Personne… enfin presque. Le tome 3 de Croisade vient de sortir, as-tu déjà attaqué le 4ème opus ?

Attaqué et emballé ! Je viens de terminer le tome 4 qui finalise cette histoire, prévu pour fin novembre. Mais un second cycle devrait voir le jour l’année prochaine.

 

Un petit tuyau sur la suite des aventures de Gauthier de Flandres ?
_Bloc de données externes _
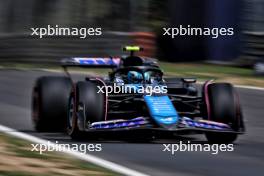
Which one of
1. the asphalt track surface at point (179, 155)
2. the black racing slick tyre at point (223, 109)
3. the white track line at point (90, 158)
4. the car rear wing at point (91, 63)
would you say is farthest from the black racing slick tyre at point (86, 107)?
the black racing slick tyre at point (223, 109)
Sa barbe pousse, ses cheveux sont plus longs … il va tranquille- ment prendre du recul et disparaître derrière une dune.

 

Qu’est-ce que tu as fait pour fêter ta récompense pour Croisade (tome 1) au dernier festival d’Auderghem ?
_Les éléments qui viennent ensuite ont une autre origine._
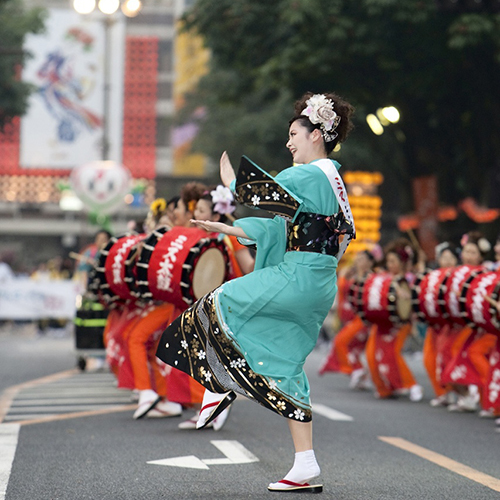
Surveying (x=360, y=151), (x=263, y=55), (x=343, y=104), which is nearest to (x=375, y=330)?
(x=343, y=104)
J ai couché avec une autre personne.

 

Il paraît que l’idée de Croisade vient de toi ?

L’idée de base vient effectivement de moi car j’avais envie de dessiner cet univers. Lors de ma rencontre avec Jean Dufaux en 2006, nous avons réalisé que nous étions sur la même longueur d’ondes : nos influences cinématographiques et artistiques communes ont fait de Croisade une évidence.

Comment s’est passée ta collaboration avec un grand scénariste comme Jean Dufaux ?
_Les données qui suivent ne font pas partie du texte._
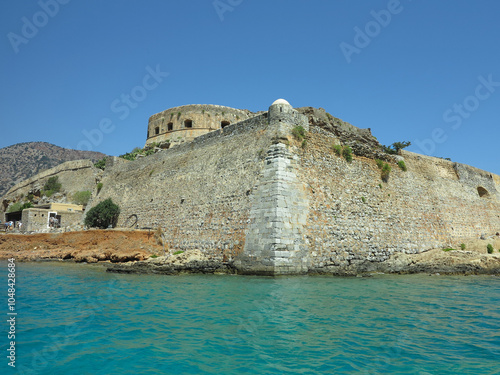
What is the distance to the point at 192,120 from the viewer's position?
32312mm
Une vingtaine de kilomètres nous séparent, ce qui rend nos rencontres très fréquentes. Jean me donne une dizaine de planches à la fois, je les crayonne et ensuite, nous nous retrouvons autour d’une bonne table.

 

Pourquoi ces impressionnantes scènes en format panoramique sur 4 pages dépliantes dans Croisade?

Juste l’envie d’« exploser » graphiquement, de sortir du format BD classique. C’est également une sorte de clin d’œil à des grands réalisateurs comme Sergio Leone ou Stanley Kubrick qui mettaient en avant ce genre de cadrage. Mais ce « dépliant » n’est pas là juste pour faire joli. Il sert l’histoire et représente un moment fort de chaque album. Il est devenu notre marque de fabrique.

 

En combien de temps et comment on réalise une BD?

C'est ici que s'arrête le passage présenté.